Twenty Year Punchline

| Friendly | October 7, 2015

(I do contract work for two guys who run a small company. One is a native Swede. The three of us are having a business lunch. The other partner says something about him being Swedish.)

Me: “Hey, [Swedish Owner], tell us a Swedish joke.”

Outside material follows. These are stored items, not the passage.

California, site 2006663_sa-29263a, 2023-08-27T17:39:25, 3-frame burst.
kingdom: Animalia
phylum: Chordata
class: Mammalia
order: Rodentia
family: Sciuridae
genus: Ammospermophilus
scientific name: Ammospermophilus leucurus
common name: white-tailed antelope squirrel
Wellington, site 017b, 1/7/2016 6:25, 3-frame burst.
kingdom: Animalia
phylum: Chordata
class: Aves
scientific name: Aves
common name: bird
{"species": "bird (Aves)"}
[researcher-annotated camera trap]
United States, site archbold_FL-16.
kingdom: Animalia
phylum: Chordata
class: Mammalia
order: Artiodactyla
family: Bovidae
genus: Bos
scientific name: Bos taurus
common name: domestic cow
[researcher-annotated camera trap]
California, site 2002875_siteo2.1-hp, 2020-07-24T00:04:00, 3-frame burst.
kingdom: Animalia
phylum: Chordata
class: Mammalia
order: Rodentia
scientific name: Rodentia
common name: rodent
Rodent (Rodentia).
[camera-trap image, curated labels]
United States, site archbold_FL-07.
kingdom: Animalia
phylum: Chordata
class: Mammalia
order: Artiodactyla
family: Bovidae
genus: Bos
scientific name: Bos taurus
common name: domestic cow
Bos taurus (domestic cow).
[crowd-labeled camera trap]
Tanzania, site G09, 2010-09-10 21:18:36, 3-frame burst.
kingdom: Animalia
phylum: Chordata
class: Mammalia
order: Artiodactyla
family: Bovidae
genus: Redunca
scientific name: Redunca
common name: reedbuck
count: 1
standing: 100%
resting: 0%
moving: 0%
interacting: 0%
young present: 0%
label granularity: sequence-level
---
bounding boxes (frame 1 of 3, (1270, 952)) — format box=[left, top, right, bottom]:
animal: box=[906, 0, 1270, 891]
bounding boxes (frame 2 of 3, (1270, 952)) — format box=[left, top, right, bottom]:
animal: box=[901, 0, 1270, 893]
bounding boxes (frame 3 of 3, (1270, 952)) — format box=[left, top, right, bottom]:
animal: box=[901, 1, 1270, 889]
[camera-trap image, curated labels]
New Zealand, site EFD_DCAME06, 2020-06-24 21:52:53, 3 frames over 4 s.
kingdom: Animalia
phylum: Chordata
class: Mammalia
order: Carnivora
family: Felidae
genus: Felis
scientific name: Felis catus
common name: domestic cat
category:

Swedish Owner: *after a short pause tells us a joke in Swedish, then silence follows*

Other Owner: “Okay, what’s that mean?”

Swedish Owner: “Okay, we have a sort of redneck culture in Sweden that is the butt of many jokes. Two girls in the culture are bored. One says, ‘What shall we do today?’ The other says ‘Let’s go see the American ships at the harbor.’ ‘Good idea,’ says the other. They go to the harbor and start climbing up the rope ladder to one of the ships. The girl below looks up and says, ‘Helga! You’re not wearing any panties!’ Helga says, ‘You don’t put cotton in your ears when you go to a concert, do you?'”

(20 years later, I’m a successful programmer, entrepreneur and teacher… and 1500 miles from where I knew these owners. I’m teaching a private class at a major airline. I’ve gone through two security checkpoints to get to the building where I’m teaching. In the lobby, I see a man lounging. I do a double-take. Can’t be, but I ask:)

Me: “[Swedish Owner]?”

Swedish Owner: “Yes?” *looks at me suspiciously*

Me: “It’s me! Do you remember me? 20 years ago? Kid programmer?”

Swedish Owner: *looks closer* “Yes, wow.”

Me: “What are you doing here? Do you work here?”

Swedish Owner: “No, I’m working for [Airline] in France. I was just passing through.

I’m surprised you remember me.”

Me: “I could never forget the Swedish joke!”